SHORT TASK
Render the listing below as a JSON list of strings, with one string for each line and blank lines omitted. Leave the picture out of the result.

■ ■ ■ ■

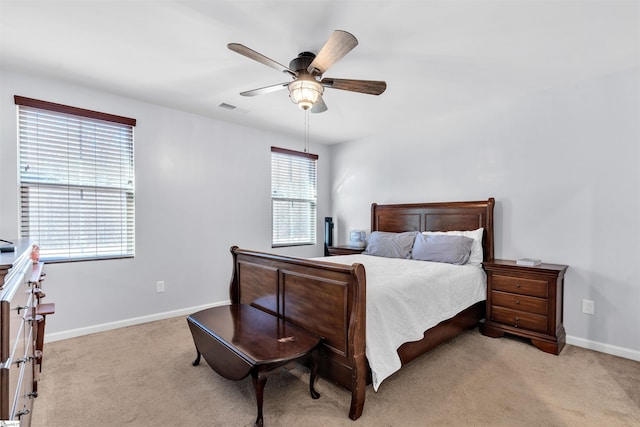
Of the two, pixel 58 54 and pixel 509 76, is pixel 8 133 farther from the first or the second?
pixel 509 76

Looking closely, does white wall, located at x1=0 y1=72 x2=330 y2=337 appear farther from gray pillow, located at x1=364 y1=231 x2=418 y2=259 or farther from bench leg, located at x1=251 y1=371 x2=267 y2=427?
bench leg, located at x1=251 y1=371 x2=267 y2=427

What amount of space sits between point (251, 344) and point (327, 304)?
550 millimetres

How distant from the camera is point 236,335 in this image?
2018mm

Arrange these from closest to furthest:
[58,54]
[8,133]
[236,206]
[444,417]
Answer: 1. [444,417]
2. [58,54]
3. [8,133]
4. [236,206]

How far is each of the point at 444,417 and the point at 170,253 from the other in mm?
3269

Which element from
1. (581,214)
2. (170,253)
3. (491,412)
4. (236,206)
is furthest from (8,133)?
(581,214)

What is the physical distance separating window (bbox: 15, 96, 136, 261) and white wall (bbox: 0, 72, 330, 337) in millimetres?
92

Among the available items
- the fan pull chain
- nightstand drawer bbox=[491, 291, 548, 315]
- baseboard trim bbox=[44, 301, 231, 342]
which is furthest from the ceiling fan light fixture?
baseboard trim bbox=[44, 301, 231, 342]

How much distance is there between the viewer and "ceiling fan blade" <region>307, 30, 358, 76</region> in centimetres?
170

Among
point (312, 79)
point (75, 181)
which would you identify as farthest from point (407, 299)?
point (75, 181)

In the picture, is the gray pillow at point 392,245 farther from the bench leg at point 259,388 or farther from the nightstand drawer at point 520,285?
the bench leg at point 259,388

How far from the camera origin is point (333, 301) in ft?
6.64

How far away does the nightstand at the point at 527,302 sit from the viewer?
108 inches

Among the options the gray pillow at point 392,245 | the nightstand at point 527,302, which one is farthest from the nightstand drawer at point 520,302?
the gray pillow at point 392,245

■ ■ ■ ■

SOLUTION TO THE PROBLEM
[
  "Of the two, pixel 58 54 and pixel 509 76, is pixel 8 133 farther from the first or the second?",
  "pixel 509 76",
  "Looking closely, does white wall, located at x1=0 y1=72 x2=330 y2=337 appear farther from gray pillow, located at x1=364 y1=231 x2=418 y2=259 or farther from bench leg, located at x1=251 y1=371 x2=267 y2=427?",
  "bench leg, located at x1=251 y1=371 x2=267 y2=427",
  "What amount of space sits between point (251, 344) and point (327, 304)?",
  "550 millimetres",
  "How distant from the camera is point 236,335 in this image?",
  "2018mm",
  "Arrange these from closest to furthest:",
  "[58,54]",
  "[8,133]",
  "[236,206]",
  "[444,417]",
  "Answer: 1. [444,417]",
  "2. [58,54]",
  "3. [8,133]",
  "4. [236,206]",
  "How far is each of the point at 444,417 and the point at 170,253 from the other in mm?",
  "3269",
  "Which element from",
  "1. (581,214)",
  "2. (170,253)",
  "3. (491,412)",
  "4. (236,206)",
  "is furthest from (8,133)?",
  "(581,214)",
  "What is the physical distance separating window (bbox: 15, 96, 136, 261) and white wall (bbox: 0, 72, 330, 337) in millimetres?",
  "92",
  "Among the available items",
  "- the fan pull chain",
  "- nightstand drawer bbox=[491, 291, 548, 315]",
  "- baseboard trim bbox=[44, 301, 231, 342]",
  "which is furthest from the ceiling fan light fixture?",
  "baseboard trim bbox=[44, 301, 231, 342]",
  "How much distance is there between the viewer and \"ceiling fan blade\" <region>307, 30, 358, 76</region> in centimetres?",
  "170",
  "Among",
  "point (312, 79)",
  "point (75, 181)",
  "which would you identify as farthest from point (407, 299)?",
  "point (75, 181)",
  "In the picture, is the gray pillow at point 392,245 farther from the bench leg at point 259,388 or farther from the nightstand drawer at point 520,285?",
  "the bench leg at point 259,388",
  "How far from the camera origin is point (333, 301) in ft?",
  "6.64",
  "How far away does the nightstand at the point at 527,302 sit from the viewer?",
  "108 inches",
  "Among the options the gray pillow at point 392,245 | the nightstand at point 527,302, which one is farthest from the nightstand drawer at point 520,302?",
  "the gray pillow at point 392,245"
]